● What the task requires
Print the part of the passage on rock musicians and comic books that begins at the words "Luckily, the rock" and stops after the words "(or independent) comics.". Reproduce it without changes.

● Excerpt provided
--------------------

Those who followed in the footsteps of KISS, creating larger than life costumes
and personas and taking them to success in the Nineties, also credit the lowly comic
book for shaping their lives. One need go no farther then Marilyn Manson, GWAR, Glen
Danzig, or Rob Zombie for evidence of this; all of these artists freely credit the
beyond-human heroes and their all-too-human creators in interviews. Zombie, for instance,
provided the introduction for the collected adventures of the Dark Horse Comics title
The Nocturnals, while GWAR put out their own comic series, and Danzig took
the whole thing full circle by founding his own comics company specializing in tales
of the erotic and macabre.
"[Zombie] is like obsessed with it," recalls former Austinite and current
Marvel Comics freelancer Marie Javins. "He even came up to the Bullpen once
[the company's office]. So did Foreigner!"
Very little seems likely to replace Kirby in the hearts of comic fans - musicians
or otherwise. In fact, with Marvel Comics going bankrupt and the field currently
glutted with poor storytelling and what Forsyth calls "anorexic, skintight-clothed
women with guns" the whole field may be sliding toward South Park standards.
Forsyth, who says he himself has plenty of the aformentioned girlie-gun comics, says
he still frequents Austin Books to get his fix before he leaves on tour, but finds
little that interests him besides the works of Frank Miller, Neil Gaiman, and a Japanese
comic about a Samurai rabbit called Usagi Yojimbo.
"When The Sandman came out," says Jeffries of Gaiman's brilliantly
written gothic series for DC Comics, which recently ended its limited run, "I
started buying comics again - though I mostly started buying back issues of Kirby."
Luckily, the rock musicians' choice in comics also swings far to the other end of
the spectrum as well, to those books that most resemble the workings of a struggling
young band - the underground comics. Mention the underground scene, and many comics
connoisseurs immediately think of the Sixties and Gilbert Shelton's dope-addled Freak
Brothers, but the truth of the matter is that if there's any aspect of comics that's
currently alive and reasonably well, it's the underground (or independent) comics.
This encompasses everything from classic Shelton and Robert Crumb to the current
crop of books from Jaime and Gilbert Hernandez of the punk/slacker epic Love and
Rockets and other oddballs like Chris Ware and longtime local and Chronicle
weekly contributor Roy Tompkins.

--------------------

● Collected material
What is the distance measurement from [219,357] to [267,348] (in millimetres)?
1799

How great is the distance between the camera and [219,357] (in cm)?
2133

--------------------

● Output for this exercise
Luckily, the rock musicians' choice in comics also swings far to the other end of
the spectrum as well, to those books that most resemble the workings of a struggling
young band - the underground comics. Mention the underground scene, and many comics
connoisseurs immediately think of the Sixties and Gilbert Shelton's dope-addled Freak
Brothers, but the truth of the matter is that if there's any aspect of comics that's
currently alive and reasonably well, it's the underground (or independent) comics.